Additionally, proteinuria over 150 mg/24h and albuminuria over 30 mg/24h were identified in 23.4% and 15.0% of our study patients, respectively. The prevalence of proteinuria and albuminuria observed in our patient population is consistent with previous reports [46]. Proteinuria and albuminuria are believed to be a long term consequence of the increased transcapillary hydraulic pressure and glomerular hyperfiltration, which induces glomerulomegaly through an increase in circumferential and axial capillary wall stress, glomerular tuft enlargement and expansion of the glomerular basal membrane [47]. In turn, this causes a fluid shear stress on podocytes, prompting maladaptive hypertrophy and leading to podocyte effacement, detachment, and apoptosis with consequent glomerulosclerosis [47]. Glomerular structural changes [48], combined with the low circulating adiponectin [49] and the glomerular permselectivity effect of angiotensin II [50], were appointed as contributing factors for the increased prevalence of albuminuria and subnephrotic proteinuria in patients with obesity [51]. Therefore, our data clearly shows that patients with obesity, without the confounding effect of diabetes, depict not only signs of glomerular hyperfiltration, but also surrogate signs of altered renal structure and physiology. The herein study data corroborates our previous report in a larger cohort that a considerable proportion of patients with obesity undergoing bariatric interventions present unsuspected signs of kidney function deterioration [24]. The prevalence of kidney dysfunction identified in these patients reinforces the need for considering including a 24-hour urine analysis on routine pre-operative workout. This simple measure would allow a comprehensive assessment of obesity-associated medical problems to categorize patient risk, enable a timely diagnosis of kidney dysfunction, and ultimately contribute towards improving patient care by monitoring renal function markers, adopting renoprotective measures [7, 12] and reducing proteinuria [6].

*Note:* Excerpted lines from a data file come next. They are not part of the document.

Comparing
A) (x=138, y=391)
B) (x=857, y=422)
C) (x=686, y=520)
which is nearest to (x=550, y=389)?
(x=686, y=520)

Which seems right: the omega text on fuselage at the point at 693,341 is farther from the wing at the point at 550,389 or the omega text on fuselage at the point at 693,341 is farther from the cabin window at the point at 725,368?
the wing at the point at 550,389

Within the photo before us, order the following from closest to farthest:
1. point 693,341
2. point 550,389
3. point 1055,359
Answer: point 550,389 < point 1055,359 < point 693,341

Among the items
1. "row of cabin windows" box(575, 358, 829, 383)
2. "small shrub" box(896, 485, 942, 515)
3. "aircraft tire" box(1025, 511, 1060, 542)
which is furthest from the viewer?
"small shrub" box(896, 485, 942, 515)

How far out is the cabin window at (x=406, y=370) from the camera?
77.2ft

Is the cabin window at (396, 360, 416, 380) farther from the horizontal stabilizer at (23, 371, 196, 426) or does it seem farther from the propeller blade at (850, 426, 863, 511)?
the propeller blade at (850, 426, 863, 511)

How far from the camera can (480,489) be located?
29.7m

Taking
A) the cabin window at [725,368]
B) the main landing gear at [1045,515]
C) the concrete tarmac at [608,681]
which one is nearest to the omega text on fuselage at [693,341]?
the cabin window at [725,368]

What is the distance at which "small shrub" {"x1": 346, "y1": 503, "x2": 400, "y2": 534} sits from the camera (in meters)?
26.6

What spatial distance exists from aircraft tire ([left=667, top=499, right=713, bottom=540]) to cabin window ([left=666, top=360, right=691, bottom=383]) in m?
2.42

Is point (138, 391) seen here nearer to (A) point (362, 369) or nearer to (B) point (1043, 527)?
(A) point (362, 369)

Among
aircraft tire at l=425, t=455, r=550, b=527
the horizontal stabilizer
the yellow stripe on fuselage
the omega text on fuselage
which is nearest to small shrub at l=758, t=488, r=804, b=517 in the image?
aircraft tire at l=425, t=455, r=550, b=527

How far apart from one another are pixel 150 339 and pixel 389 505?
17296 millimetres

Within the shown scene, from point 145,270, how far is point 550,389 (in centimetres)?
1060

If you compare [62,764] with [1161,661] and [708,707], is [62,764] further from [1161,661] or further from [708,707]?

This study presents some limitations that must be acknowledged, since these could have impacted on our data interpretation. The eGFR was calculated with the 2021 CKD-EPI creatinine equation, which is indexed for body surface area (BSA) and therefore is not the best marker to estimate kidney function and GFR in a population of patients with obesity, as pointed by previous studies [6, 19]. Additionally, since our sample size was rather limited, although sufficiently large to disclose some robust statistical differences, these findings require confirmatory studies in larger patient populations. Nevertheless, for all study’s variables (albuminuria, proteinuria, CKD-EPI 2021), with the exception of creatinine clearance, the study’s power was higher than 85% to detect a difference higher than 5% in TWL 12 months after surgery, between the respective categories. Nonetheless, our study design also holds some strengths that bolster its accuracy on the proposed objectives, when compared to previously available data [15, 18]. In order to prevent underestimation of GFR in a population of patients with obesity which would conceal glomerular hyperfiltration, creatinine clearance calculation was not corrected for BSA [19]. Therefore, we are confident that our findings reveal a more accurate estimate of glomerular filtration rate for this patient population. In addition, we evaluated proteinuria and albuminuria through 24-hour urine collection, increasing our ability to analyze small variations in albumin and protein excretion rates, as opposed to the alternative use of spot urine analysis, and we also excluded patients with concomitant diabetes, which could have impacted on our data interpretation.

Conclusion

In summary, this study demonstrates that the presence of hyperfiltration, proteinuria or albuminuria, does not seem to have a clinically relevant negative impact on short-term weight loss outcomes after bariatric metabolic surgery. These findings, if confirmed over longer period, suggest that patients with obesity and concomitant early-stage (G2) deterioration of kidney function can still achieve satisfactory weight loss outcomes after bariatric metabolic surgery, while potentially benefiting from renal function improvements as previously reported.